A lot can happen in a normal year in markets, but the last 12 months have been anything but normal. Previously high-flying indices have fallen dramatically, along with Big Tech stocks and, recently, even most commodities and currencies.
Unless you’ve been living under a rock, this is all old news to you. Other than representing the dramatic one-year deratings in various countries’ stock exchange valuations against their 10-year rolling averages (chart below), I will not belabour the point.
The Top 40
Rather, I would like to zoom in on our most-quoted domestic large cap index, the FTSE/JSE Top 40 Index, and see how that has fared.
On a 12-month rolling basis (21 July 2021 to 21 July 2022), the Top 40’s price has risen 1.9% and, once we include its 12-month rolling dividend yield of 3.7%, its total return has been a rather sleepy 5.6% or so.
Firstly, this is underperforming inflation, which was reported to be 7.4% last week.
In normal circumstances, equity markets are fair places to protect your capital against inflation. These are certainly not normal circumstances …
Secondly, that Top 40 total return of 5.6% is in rands – and when we consider that the rand has weakened some 15% against the US dollar over this period, our market has actually fallen by around 9% in US dollar terms.
This starts to look more comparable with other global indices, for example, the S&P 500 Index, which has fallen 9.4% 12-month rolling (let’s not even consider the Nasdaq that is down 18.7% given the headwinds nailing Big Tech).
Finally, this single number does little to unpack the absolutely wild underlying drivers of this return …
On 21 July 2021, the Top 40’s price-earnings multiple was 17.3x. Twelve months later – driven by a massive 54% growth in earnings and a small rise in price – the Top 40’s price-earnings is now only 11.4x. This is a whopping discount of around 36% to the Top 40’s rolling 10-year average price-earnings of around 17.9x.

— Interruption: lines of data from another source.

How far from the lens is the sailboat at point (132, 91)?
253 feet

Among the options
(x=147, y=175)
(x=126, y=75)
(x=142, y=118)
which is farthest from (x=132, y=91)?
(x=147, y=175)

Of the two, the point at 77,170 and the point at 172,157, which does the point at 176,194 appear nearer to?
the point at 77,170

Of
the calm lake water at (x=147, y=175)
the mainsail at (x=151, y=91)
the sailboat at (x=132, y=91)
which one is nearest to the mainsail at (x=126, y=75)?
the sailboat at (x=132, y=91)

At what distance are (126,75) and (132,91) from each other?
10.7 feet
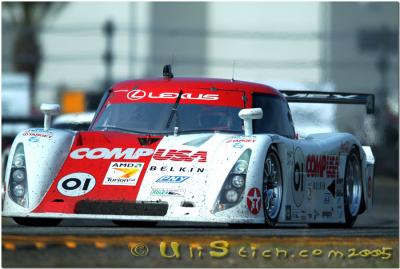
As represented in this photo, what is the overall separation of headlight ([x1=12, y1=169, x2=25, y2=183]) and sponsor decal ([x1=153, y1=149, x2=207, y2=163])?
1.02 meters

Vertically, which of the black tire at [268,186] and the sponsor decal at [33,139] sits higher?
the sponsor decal at [33,139]

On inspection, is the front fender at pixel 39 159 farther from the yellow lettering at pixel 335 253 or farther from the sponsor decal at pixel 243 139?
the yellow lettering at pixel 335 253

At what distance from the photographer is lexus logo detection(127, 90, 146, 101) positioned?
38.4 ft

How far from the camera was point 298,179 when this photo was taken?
1098 cm

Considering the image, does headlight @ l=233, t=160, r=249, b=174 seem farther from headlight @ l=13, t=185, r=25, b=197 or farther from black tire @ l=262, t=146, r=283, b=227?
headlight @ l=13, t=185, r=25, b=197

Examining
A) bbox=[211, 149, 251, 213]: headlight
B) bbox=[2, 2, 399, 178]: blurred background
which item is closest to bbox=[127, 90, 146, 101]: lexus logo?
bbox=[211, 149, 251, 213]: headlight

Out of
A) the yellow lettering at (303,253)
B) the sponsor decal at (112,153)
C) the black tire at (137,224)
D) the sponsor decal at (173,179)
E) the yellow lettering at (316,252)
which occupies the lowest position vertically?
the black tire at (137,224)

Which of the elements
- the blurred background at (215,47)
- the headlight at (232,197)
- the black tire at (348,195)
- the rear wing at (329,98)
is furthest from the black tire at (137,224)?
the blurred background at (215,47)

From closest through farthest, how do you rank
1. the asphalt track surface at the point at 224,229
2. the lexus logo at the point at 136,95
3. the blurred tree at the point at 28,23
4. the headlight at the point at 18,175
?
the asphalt track surface at the point at 224,229, the headlight at the point at 18,175, the lexus logo at the point at 136,95, the blurred tree at the point at 28,23

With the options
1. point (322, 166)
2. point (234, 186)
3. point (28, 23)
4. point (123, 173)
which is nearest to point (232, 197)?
point (234, 186)

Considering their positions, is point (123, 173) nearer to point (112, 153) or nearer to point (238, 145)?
point (112, 153)

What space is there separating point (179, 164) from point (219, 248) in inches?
70.7

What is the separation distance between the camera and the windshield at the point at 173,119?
11.3 m

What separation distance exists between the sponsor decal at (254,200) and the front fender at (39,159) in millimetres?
1550
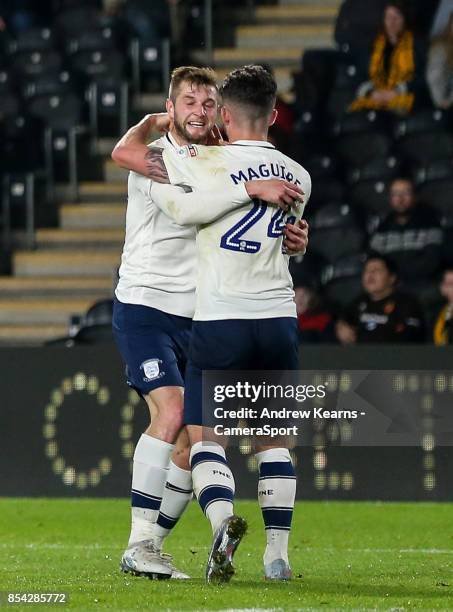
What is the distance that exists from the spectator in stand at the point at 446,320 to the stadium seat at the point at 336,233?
1.71 m

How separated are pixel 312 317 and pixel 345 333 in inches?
18.1

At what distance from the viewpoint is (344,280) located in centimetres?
1218

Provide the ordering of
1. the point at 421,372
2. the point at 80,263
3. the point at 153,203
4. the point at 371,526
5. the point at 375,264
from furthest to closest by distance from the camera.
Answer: the point at 80,263 → the point at 375,264 → the point at 421,372 → the point at 371,526 → the point at 153,203

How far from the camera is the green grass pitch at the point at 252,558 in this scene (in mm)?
5453

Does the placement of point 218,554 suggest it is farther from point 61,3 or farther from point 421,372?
point 61,3

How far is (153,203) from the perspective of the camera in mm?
6469

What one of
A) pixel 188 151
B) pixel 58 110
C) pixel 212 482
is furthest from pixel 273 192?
pixel 58 110

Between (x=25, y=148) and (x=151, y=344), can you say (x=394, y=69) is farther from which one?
(x=151, y=344)

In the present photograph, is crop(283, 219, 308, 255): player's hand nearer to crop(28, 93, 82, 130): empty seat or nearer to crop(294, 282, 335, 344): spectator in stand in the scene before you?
crop(294, 282, 335, 344): spectator in stand

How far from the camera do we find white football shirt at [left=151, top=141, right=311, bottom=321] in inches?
231

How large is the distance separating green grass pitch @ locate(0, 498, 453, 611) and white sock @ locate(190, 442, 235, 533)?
27cm

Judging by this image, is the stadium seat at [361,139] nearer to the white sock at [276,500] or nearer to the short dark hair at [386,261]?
the short dark hair at [386,261]

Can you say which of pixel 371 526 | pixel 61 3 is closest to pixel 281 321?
pixel 371 526

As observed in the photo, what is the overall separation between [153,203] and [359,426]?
14.1ft
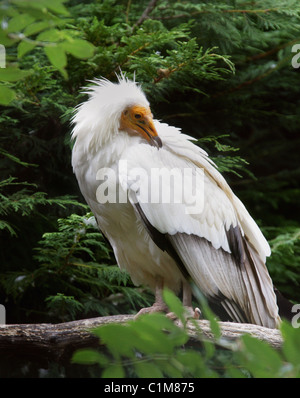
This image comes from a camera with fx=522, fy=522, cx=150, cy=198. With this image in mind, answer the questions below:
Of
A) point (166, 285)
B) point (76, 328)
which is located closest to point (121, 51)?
point (166, 285)

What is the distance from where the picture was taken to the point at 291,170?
4230mm

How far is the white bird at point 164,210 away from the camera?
2.29 meters

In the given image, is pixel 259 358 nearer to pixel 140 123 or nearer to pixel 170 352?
pixel 170 352

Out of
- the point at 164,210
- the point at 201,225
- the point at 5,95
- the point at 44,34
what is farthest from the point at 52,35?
the point at 201,225

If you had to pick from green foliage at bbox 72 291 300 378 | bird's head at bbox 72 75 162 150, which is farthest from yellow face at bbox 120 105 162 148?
green foliage at bbox 72 291 300 378

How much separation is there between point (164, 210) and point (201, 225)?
0.74 feet

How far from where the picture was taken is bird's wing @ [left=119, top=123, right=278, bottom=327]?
2.27m

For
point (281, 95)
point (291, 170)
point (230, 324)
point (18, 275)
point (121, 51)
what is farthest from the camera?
point (291, 170)

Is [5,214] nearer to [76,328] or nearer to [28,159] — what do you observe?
[28,159]

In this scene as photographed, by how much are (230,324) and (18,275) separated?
140cm

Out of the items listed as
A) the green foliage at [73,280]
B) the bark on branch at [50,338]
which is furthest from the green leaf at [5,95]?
the green foliage at [73,280]

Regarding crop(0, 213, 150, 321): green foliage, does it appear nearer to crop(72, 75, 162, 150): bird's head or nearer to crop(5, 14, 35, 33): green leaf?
crop(72, 75, 162, 150): bird's head

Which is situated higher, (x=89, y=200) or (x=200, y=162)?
(x=200, y=162)

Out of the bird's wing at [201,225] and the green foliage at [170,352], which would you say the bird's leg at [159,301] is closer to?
the bird's wing at [201,225]
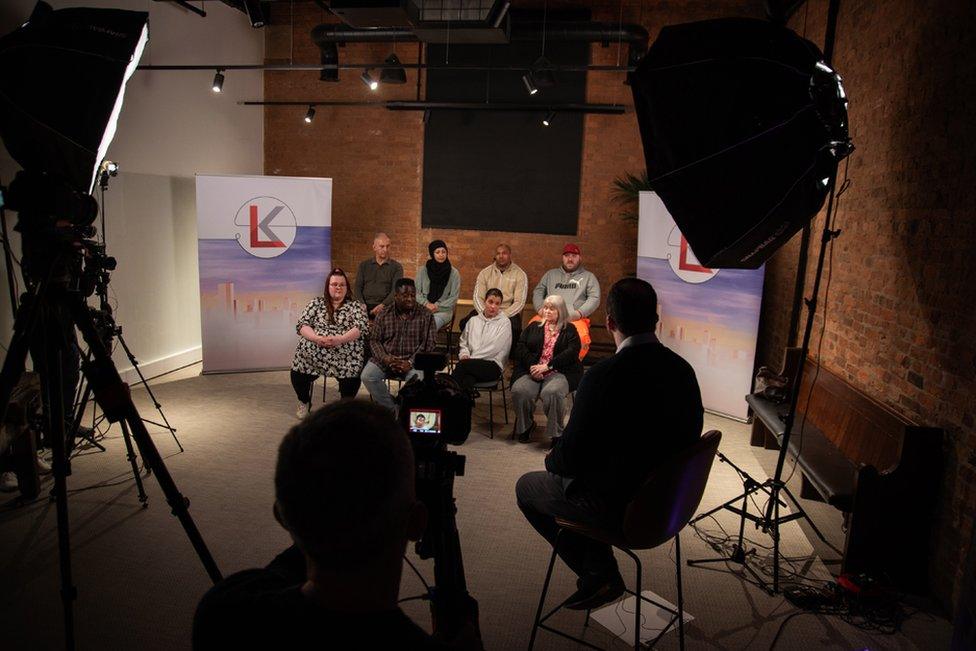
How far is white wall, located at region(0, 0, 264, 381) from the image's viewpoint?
6008mm

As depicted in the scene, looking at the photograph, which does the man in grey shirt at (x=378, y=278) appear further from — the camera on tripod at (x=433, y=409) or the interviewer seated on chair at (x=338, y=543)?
the interviewer seated on chair at (x=338, y=543)

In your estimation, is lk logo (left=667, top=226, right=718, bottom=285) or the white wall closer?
lk logo (left=667, top=226, right=718, bottom=285)

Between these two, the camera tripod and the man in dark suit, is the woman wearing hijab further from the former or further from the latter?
the camera tripod

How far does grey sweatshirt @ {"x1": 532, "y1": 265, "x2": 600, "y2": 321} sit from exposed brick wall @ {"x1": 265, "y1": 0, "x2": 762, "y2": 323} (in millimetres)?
1186

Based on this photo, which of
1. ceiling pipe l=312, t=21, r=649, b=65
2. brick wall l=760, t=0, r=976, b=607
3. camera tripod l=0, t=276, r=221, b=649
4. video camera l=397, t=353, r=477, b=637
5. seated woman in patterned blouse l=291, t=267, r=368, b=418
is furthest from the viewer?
ceiling pipe l=312, t=21, r=649, b=65

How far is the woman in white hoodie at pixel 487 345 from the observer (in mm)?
5258

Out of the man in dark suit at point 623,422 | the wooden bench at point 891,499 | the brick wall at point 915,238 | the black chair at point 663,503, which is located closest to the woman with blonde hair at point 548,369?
the brick wall at point 915,238

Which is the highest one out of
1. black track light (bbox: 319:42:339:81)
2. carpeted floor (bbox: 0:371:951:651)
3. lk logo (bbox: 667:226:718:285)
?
black track light (bbox: 319:42:339:81)

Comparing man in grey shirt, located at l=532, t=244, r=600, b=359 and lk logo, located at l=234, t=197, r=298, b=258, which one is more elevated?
lk logo, located at l=234, t=197, r=298, b=258

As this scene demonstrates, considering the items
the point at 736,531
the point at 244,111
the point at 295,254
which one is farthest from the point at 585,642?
the point at 244,111

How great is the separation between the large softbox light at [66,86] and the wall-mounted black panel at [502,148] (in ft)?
19.5

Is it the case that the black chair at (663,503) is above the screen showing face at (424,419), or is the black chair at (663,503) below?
below

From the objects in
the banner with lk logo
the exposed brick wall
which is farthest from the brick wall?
the banner with lk logo

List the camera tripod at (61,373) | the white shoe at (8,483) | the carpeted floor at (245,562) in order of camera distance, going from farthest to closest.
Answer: the white shoe at (8,483)
the carpeted floor at (245,562)
the camera tripod at (61,373)
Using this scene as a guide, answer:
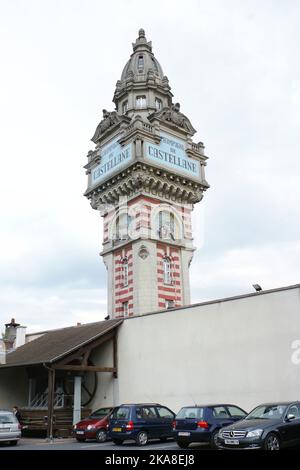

Illustrated as a waterfall chart, the breakdown in the Top 40’s recent 12-month returns looks as follows:
Everyone tends to focus on the price of indices, often missing the churn of earnings underlying them.
A 54% rise (‘recovery’ may be a better word here) in earnings is gigantic and was mostly driven by our resource stocks and Richemont (an oft-forgotten massive 16% of this index) having a bumper year.
How does this look going forward?
Honestly, no one has any idea – but banks are recovering and tend to do well with rising interest rates, and Richemont’s stunning sales update recently (despite its large Chinese exposure) bodes well. On the other hand, Naspers/Prosus continue to be black holes in terms of value destruction, and commodities and resources stocks have come under immense pressure as recession fears and Chinese lockdowns have hurt prospects.
A very mixed bag indeed.
Prosus keeps growing revenue streams, surprises with new plan
Naspers jumps nearly 23% on results and share buyback proposal
Using analyst consensus numbers for FY23 earnings (E) from the Koyfin analytics platform, the Top 40’s FY 23E weighted average earnings per share (EPS) is expected to grow by a whopping 288% year on year.
This does include a base effect in Richemont’s forecast, but strip this distortion out and you still get 82% year-on-year expected forward EPS growth. Go even further and strip out Naspers’s own irrelevant earnings forecast and you arrive at a ‘core’ operational expectation that the Top 40’s FY 23E EPS will grow by a comfortable 11.9% year on year.
Interestingly, this places the stock market on a price-earnings-growth ratio of nearly 1.0x (=11.4/11.9). Seems quite fair to me, but analysts will be wrong, consensus is always lagging, and the world is changing quickly and dramatically these days.
Thus, who knows?
Still, with the Top 40 on an 11.4x PE at a 36% discount to its 10-year average PE, and with clearly positive forward earnings expectations, one thing is certain: the next 12 months on the JSE are likely to be quite wild too.